Strike two for David Fincher.
Seven was a phenomenal and twisted noir thriller and Fight Club was one of the seminal films of the 90s—a post-modern masterpiece. But something happened after those two gems. Panic Room didn’t suck, to be certain, but it was hardly a great film. And now we’re given Zodiac, marketed as a thriller though it has far more in common with All the President’s Men than Silence of the Lambs but with only a smidgen of the former’s tension and suspense.
I came to Zodiac with high hopes. After all, this was familiar territory for Fincher — grisly murders, a serial killer, police procedurals, obsessive cops. From the first few moments of the opening credits with the studio logos circa 1970, you can almost taste Fincher back at the helm. His distinctive style — wide, fluid tracking shots, characters wreathed in shadow, incessant rainfall — was in abundant supply.
The film starts with a bang. After randomly assassinating several young couples, a killer calling himself “The Zodiac” begins taunting the police by sending ciphered letters to the newspaper. Try as they might, the police can’t seem to get traction on the case. An intrepid and dogged reporter refuses to let it go, fighting government bureaucracy, office politics, familial disapproval, his own fear and the march of years to unravel the mystery one piece at a time. Zodiac showcases three terrific and hugely entertaining leads in Jake Gyllenhaal, Mark Ruffalo, and Robert Downey Jr. to say nothing of a slew of mesmerizing supporting players.
The problems with the film begin somewhere around the halfway point, when the Zodiac killer ceases his crimes. Though the characters continue in their obsessive quest for the truth, as the nearly three-hour film unfolds, the audience is not brought along for the ride. Zodiac cannot possible sustain its tension once the antagonist — and hence the conflict — vanishes. Zodiac is not about a murderer, but about a man obsessed with catching him. Though the film wants you to identify with the protagonist’s fixation, it becomes nearly impossible. Add to this fact that despite all this effort, there will ultimately be no resolution and it is not hard to pinpoint why Zodiac never gets off the ground. This film is an exercise in the absence of dramatics.

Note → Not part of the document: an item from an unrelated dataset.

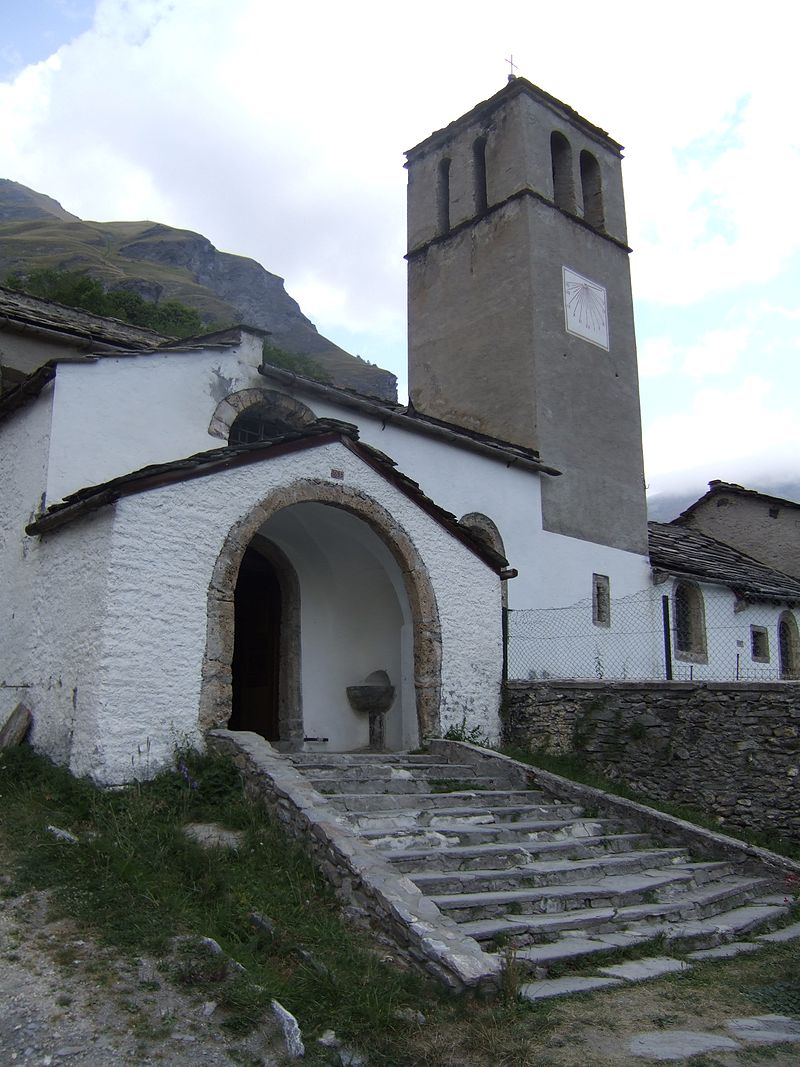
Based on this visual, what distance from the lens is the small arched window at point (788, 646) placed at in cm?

That the killer is never caught shouldn’t be a spoiler, though some people may not be aware of the well-publicized, based-on-a-true-story account. That a film plays with audience expectations and intentionally does not deliver on the supposed promise of its genre is to be praised. Yet it is not its lack of resolution that makes Zodiac a poor film, it is in its stupefying dull progression.
Zodiac covers nearly two decades (yet none of the primary characters seem to age), often jumping forward months and even years in a few minutes. We watch San Francisco’s Transamerica Pyramid transform itself from a huge hole in the ground in the beginning minutes to a monolithic sentinel by the film’s end. Each transition is heralded by a title card announcing the time and place. They occur so often that one almost ceases paying attention to them.
Obviously, Zodiac looked good on paper, but when fleshed out on the screen, it becomes just one more uninspired whodunit. The film opens by announcing it is based on actual case files. And if you want to know how exciting it was to read each and every one of them verbatim, watch this film.